The trilogy is the IPCC's first great overview of the causes and effects of global warming, and options for dealing with it, since 2007.
According to the draft, if global temperatures rise by 2.5 degrees Celsius (4.5 Fahrenheit), the world's aggregated gross domestic production will fall by 0.2 to 2 percent, the mass circulation said.
That would translate into 15 trillion yen to 148 trillion yen ($147 billion to $1.45 trillion) in economic losses, calculated against the world's total GDP in 2012, it said.
The planet's crop production will decline by up to two percent every decade as rainfall patterns shift and droughts batter farmland, even as demand for food rises a projected 14 percent, it said.
Other effects from global warming include the loss of land to rising sea levels, forcing hundreds of millions of people to migrate from coastal areas, with the most vulnerable regions including East, South and Southeast Asia, it said.
The draft report, which will be reviewed in the March 25-29 meeting in Yokohama, calls for mitigation measures to reduce the vulnerability of environments to climate change such as flood protection projects and research on the prevention of infectious diseases, it said.
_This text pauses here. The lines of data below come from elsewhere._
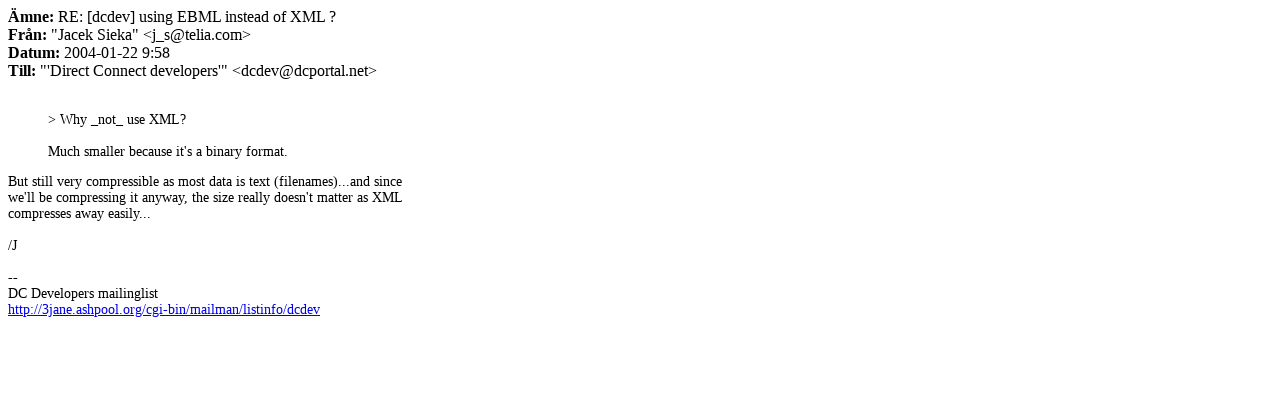

--- FILE ---
content_type: text/html
request_url: https://archive.dcbase.org/dcdev_mail/messages/20040122-Re_%5Bdcdev%5D%20using%20EBML%20instead%20of%20XML%20_-887128.html
body_size: 1004
content:
<html>
<head><meta http-equiv="Content-Type" content="text/html; charset=UTF-8" />
<title>RE: [dcdev] using EBML instead of XML ?</title>
<link rel="important stylesheet" href="">
<style>div.headerdisplayname {font-weight:bold;}</style></head>
<body>
<table border=0 cellspacing=0 cellpadding=0 width="100%" class="header-part1"><tr><td><div class="headerdisplayname" style="display:inline;">Ämne: </div>RE: [dcdev] using EBML instead of XML ?</td></tr><tr><td><div class="headerdisplayname" style="display:inline;">Från: </div>&quot;Jacek Sieka&quot; &lt;<a href="/cdn-cgi/l/email-protection" class="__cf_email__" data-cfemail="7c16230f3c081910151d521f1311">[email&#160;protected]</a>&gt;</td></tr><tr><td><div class="headerdisplayname" style="display:inline;">Datum: </div>2004-01-22 9:58</td></tr></table><table border=0 cellspacing=0 cellpadding=0 width="100%" class="header-part2"><tr><td><div class="headerdisplayname" style="display:inline;">Till: </div>&quot;&#39;Direct Connect developers&#39;&quot; &lt;<a href="/cdn-cgi/l/email-protection" class="__cf_email__" data-cfemail="1a7e797e7f6c5a7e796a75686e7b7634747f6e">[email&#160;protected]</a>&gt;</td></tr></table><br>
<div class="moz-text-flowed" style="font-family: -moz-fixed; font-size: 14px;" lang="x-western"><blockquote type=cite style="color: #000000;">&gt; Why <span class="moz-txt-underscore"><span class="moz-txt-tag">_</span>not<span class="moz-txt-tag">_</span></span> use XML?
<br>
<br>Much smaller because it's a binary format.
<br></blockquote>But still very compressible as most data is text (filenames)...and since
<br>we'll be compressing it anyway, the size really doesn't matter as XML
<br>compresses away easily...
<br>
<br>/J
<br>
<br><div class="moz-txt-sig"><span class="moz-txt-tag">--&nbsp;<br></span>DC Developers mailinglist
<br><a class="moz-txt-link-freetext" href="http://3jane.ashpool.org/cgi-bin/mailman/listinfo/dcdev">http://3jane.ashpool.org/cgi-bin/mailman/listinfo/dcdev</a>
<br></div></div><script data-cfasync="false" src="/cdn-cgi/scripts/5c5dd728/cloudflare-static/email-decode.min.js"></script><script defer src="https://static.cloudflareinsights.com/beacon.min.js/vcd15cbe7772f49c399c6a5babf22c1241717689176015" integrity="sha512-ZpsOmlRQV6y907TI0dKBHq9Md29nnaEIPlkf84rnaERnq6zvWvPUqr2ft8M1aS28oN72PdrCzSjY4U6VaAw1EQ==" data-cf-beacon='{"version":"2024.11.0","token":"f239b6fbb6364db6a485fc79df8d6d3e","r":1,"server_timing":{"name":{"cfCacheStatus":true,"cfEdge":true,"cfExtPri":true,"cfL4":true,"cfOrigin":true,"cfSpeedBrain":true},"location_startswith":null}}' crossorigin="anonymous"></script>
</body>
</html>
</table></div>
In the first volume of the trilogy, the IPCC said it was more certain than ever that humans were the cause of global warming and predicted temperatures would rise another 0.3 to 4.8 degrees Celsius (0.5-8.6 degrees Fahrenheit) this century.
Heatwaves, floods, droughts and rising seas are among the threats that will intensify through warming, it said in in the report released in September in Stockholm.
UN climate chief Christiana Figueres said the report was "an alarm-clock moment for the world".
"To steer humanity out of the high danger zone, governments must step up immediate climate action and craft an agreement in 2015" against greenhouse gases, she said at the time.
The IPCC has delivered four previous assessments in its 25-year history.
Each edition has sounded an ever-louder siren to warn that temperatures are rising and the risk to the climate system is accentuating.
The projections for this century are based on computer models of trends in heat-trapping greenhouse gas emissions, especially from coal, oil and gas, which provide the backbone of energy supply today.
A Japanese environment ministry official declined to comment on the report, citing IPCC's request to keep it behind closed doors until the final version is approved in Yokohama.